Visually, we can see that chunk_overlap has almost no effect on Precision, but slightly increases overall Recall. Why is there a sharp increase in Recall around 5%? Again, because 5% overlap only exists for large chunks (500, 550, 600), which already have lower Recall than, say, chunk size 250. And we have no smaller chunk sizes with 5% overlap in the current data. The small drop in Precision at the beginning can be explained the same way.
To test this hypothesis, let’s compute metrics for smaller overlap values by defining them as a percentage of chunk_size:
method: grid
parameters:
chunk_size:
values: [50, 150, 250, 350]
chunk_overlap:
values: [0.1, 0.2, 0.3, 0.4, 0.5] # it's %
n_results:
values: [1, 3, 5, 7, 10]
Let’s once again look at the relationship between the metrics and the percentage ratio chunk_overlap / chunk_size:
Now we can say that the hypothesis was confirmed. The best improvement in Recall is achieved when the overlap is around 30–40%.
Hypothesis №1 - Correlation Between the Extremum in the Recall/Chunk_Size Plot and the Reference Length Distribution
The percentage - based approach to overlap showed good results, so now let’s calculate results for more values.
To do this, we divide our dataset into 3 equal parts based on the reference length (and we only consider examples where the number of references is exactly 1 - which is the majority of the data).
We will use the following parameters:
method: grid
parameters:
dataset_sizes = ["small", "middle", "big"]
chunk_sizes = [50, 100, 150, 200, 250, 300, 350, 400]
overlap_fracs = [0.1, 0.2, 0.3, 0.4, 0.5]
n_results_list = [1, 3, 5, 7, 10]
I did not see any connection between the extrema of these plots and the distributions of the reference answer lengths, so the hypothesis was not confirmed.
We obtained 17 results with a 100% recall. Their chunk_size ranges from 200 to 400, and they all have an overlap of about half the chunk_size or slightly less. The vast majority of n_results values lie between 8 and 10.
As we discussed earlier, the decline in recall for larger chunk_size values (400+) is likely due to the chunks becoming overly generalized. In other words, the embeddings no longer capture the information as effectively, and the semantic search results deteriorate. Additionally, context may be truncated if it exceeds the 512-token limit.
The best precision scores are achieved with smallest chunk_size values (50–100) and the fewest predicted results (1–2).

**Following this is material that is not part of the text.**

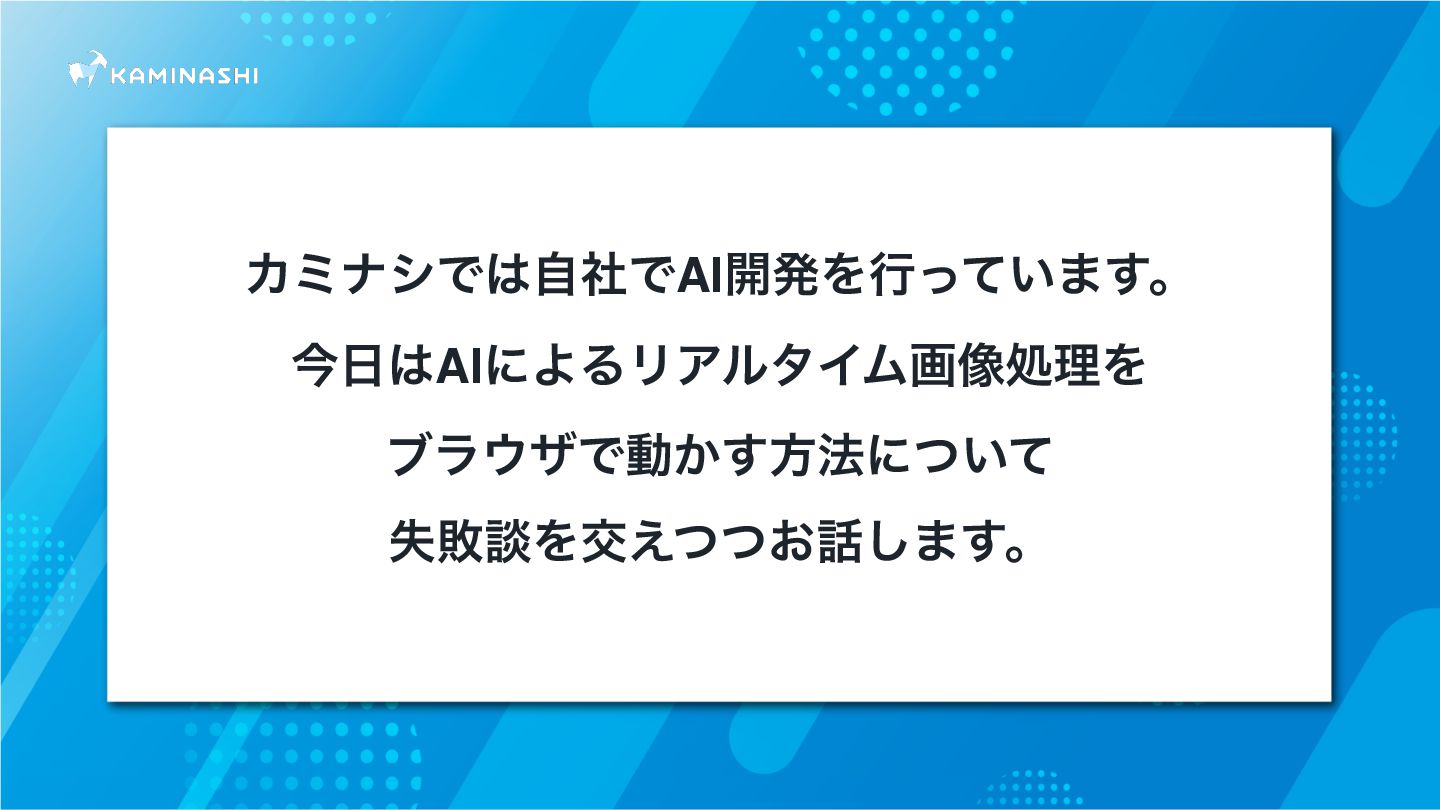 KAMINASHI

カミナシでは自社でAI開発を行っています。
今日はAIによるリアルタイム画像処理を
ブラウザで動かす方法について
失敗談を交えつつお話します。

This is because we are extremely selective in how we choose the chunk. Of course, recall drops significantly since most answers exceed 100 tokens, making it physically impossible to cover all reference spans. But why is the upper bound on precision only around 30% rather than 100%? My view is that the issue lies with our chunker, which mechanically cuts off the text by token count, thus impairing semantic retrieval by losing continuity and scattering the information across multiple chunks.